Given data -
_____

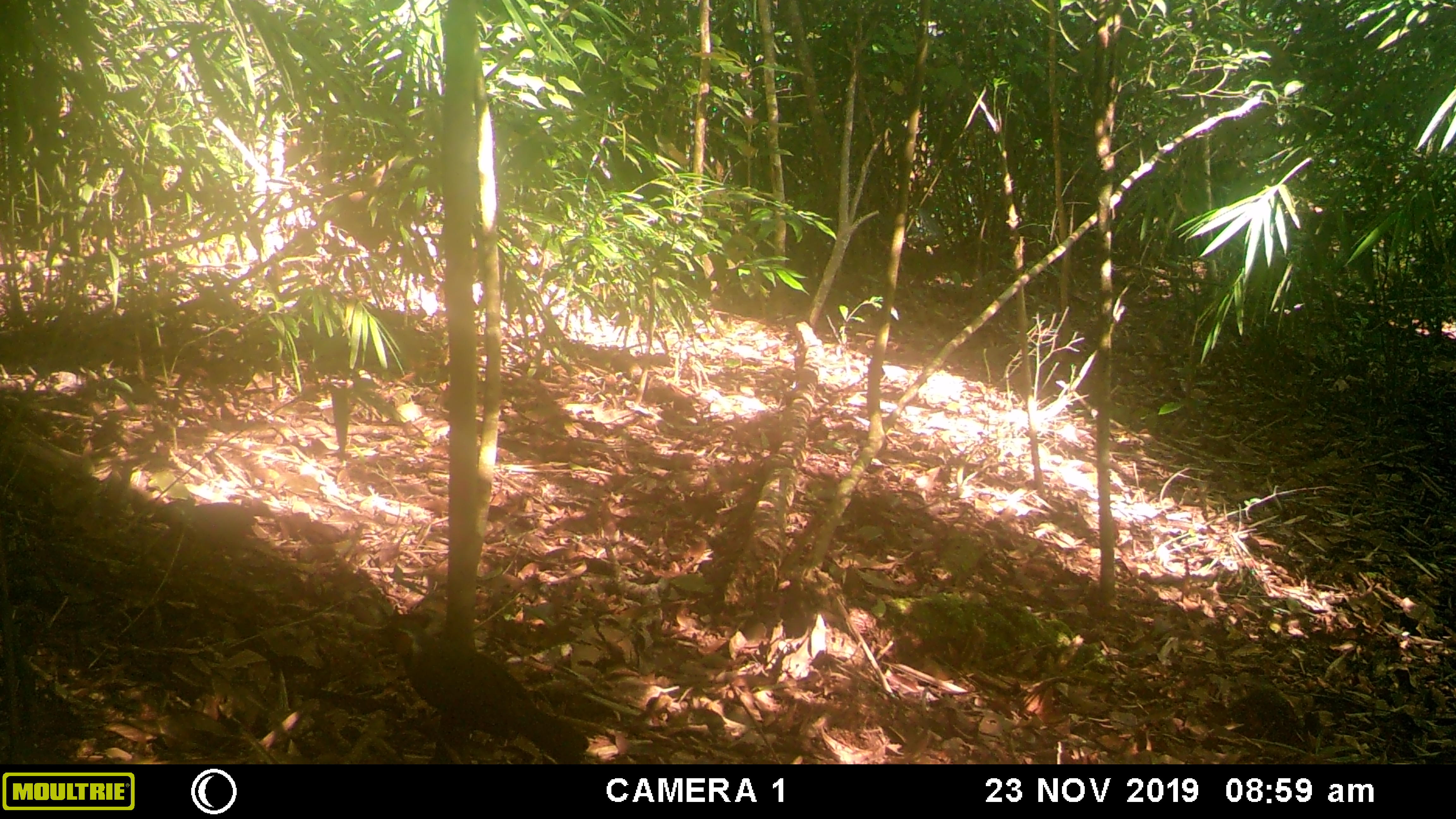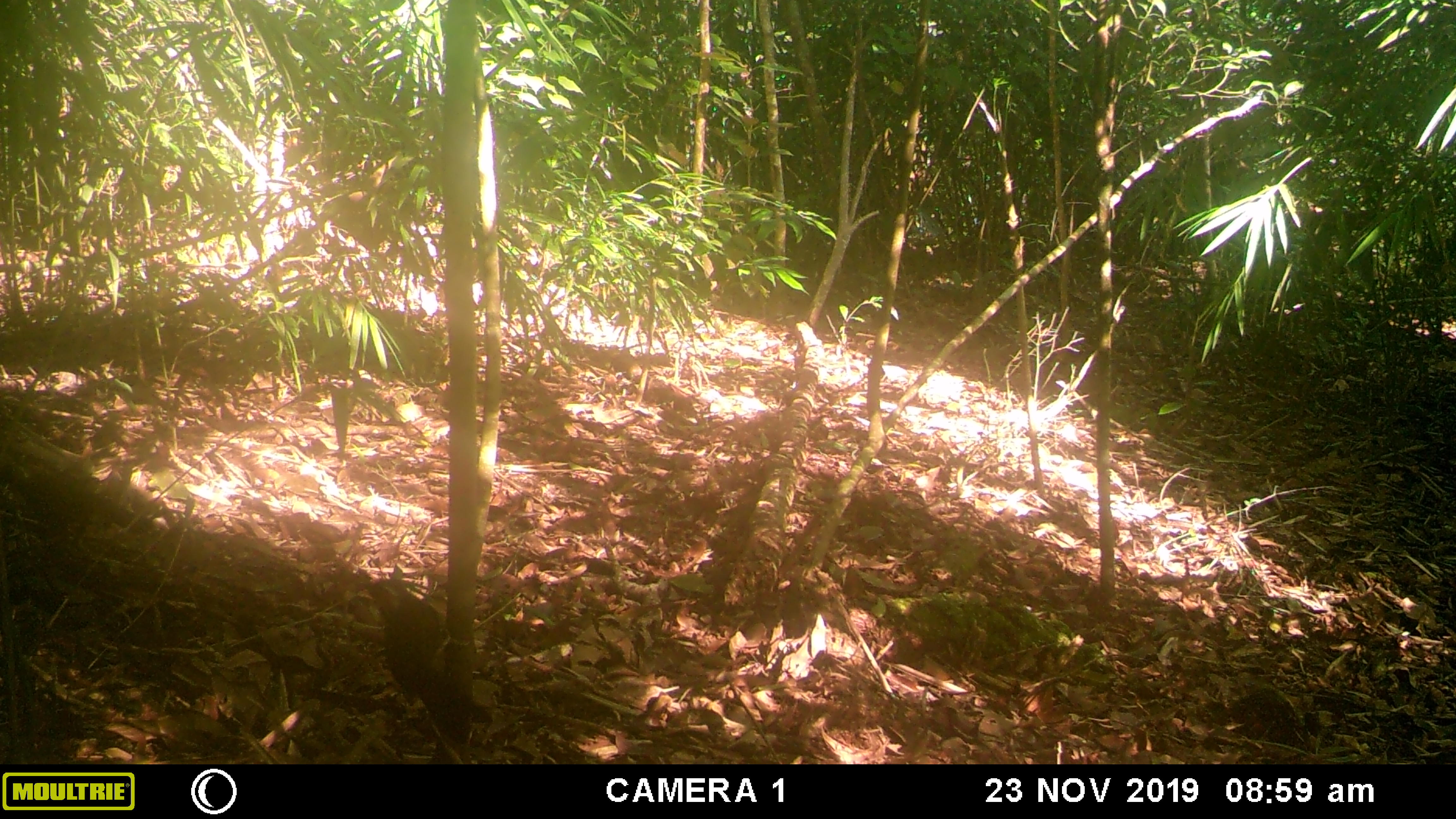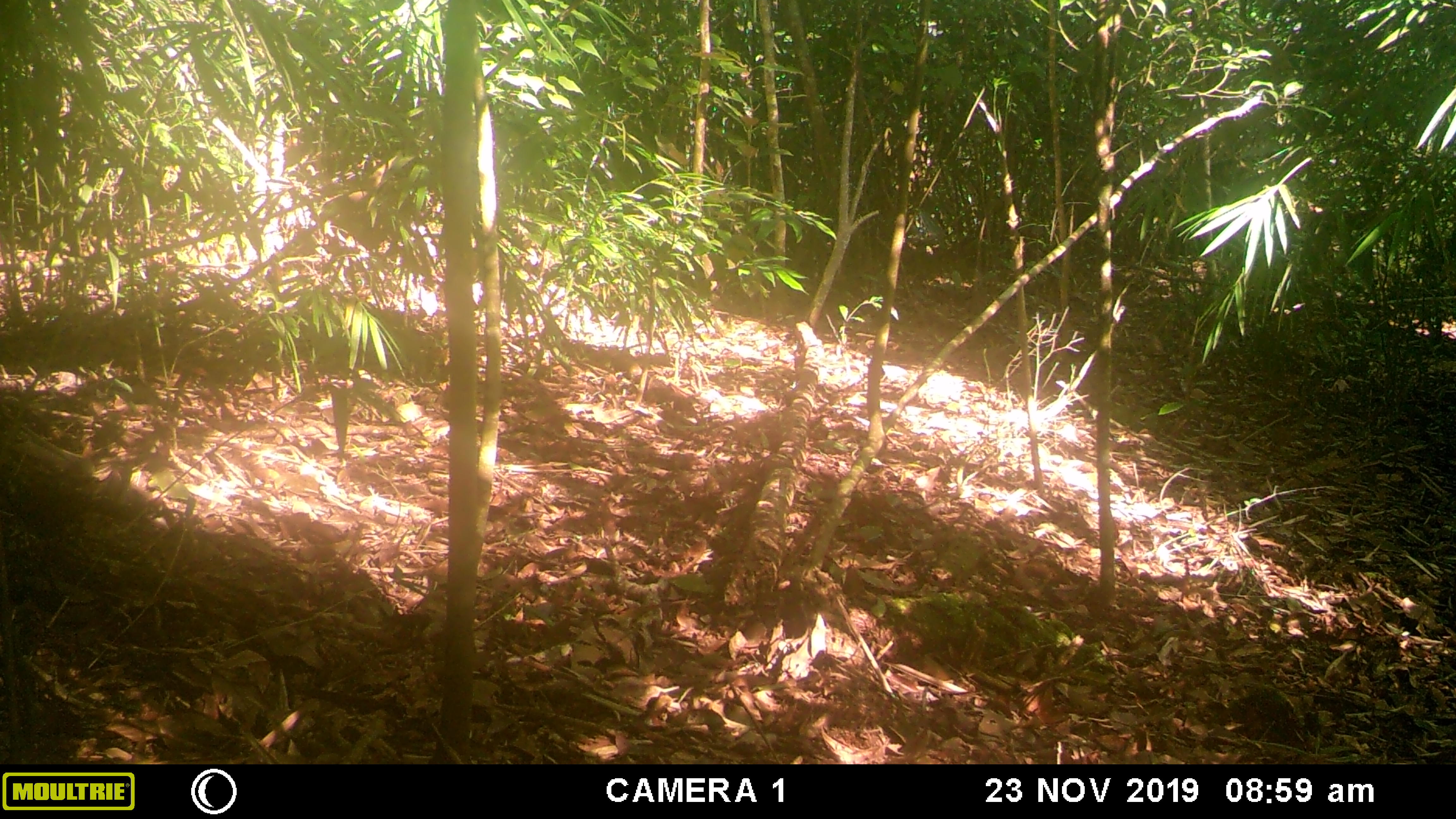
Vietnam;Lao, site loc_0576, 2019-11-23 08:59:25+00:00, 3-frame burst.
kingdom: Animalia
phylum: Chordata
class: Aves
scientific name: Aves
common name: bird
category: unidentified bird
Unidentified bird (bird) (Aves). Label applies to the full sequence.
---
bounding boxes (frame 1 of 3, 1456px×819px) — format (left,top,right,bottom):
unidentified bird: (363,612,589,764)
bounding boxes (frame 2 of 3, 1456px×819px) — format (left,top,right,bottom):
unidentified bird: (363,563,493,743)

_____

Exercise -
A verbatim copy of the records is needed, with all images omitted.

Response to this exercise -
Vietnam;Lao, site loc_0576, 2019-11-23 08:59:25+00:00, 3-frame burst.
kingdom: Animalia
phylum: Chordata
class: Aves
scientific name: Aves
common name: bird
category: unidentified bird
Unidentified bird (bird) (Aves). Label applies to the full sequence.
---
bounding boxes (frame 1 of 3, 1456px×819px) — format (left,top,right,bottom):
unidentified bird: (363,612,589,764)
bounding boxes (frame 2 of 3, 1456px×819px) — format (left,top,right,bottom):
unidentified bird: (363,563,493,743)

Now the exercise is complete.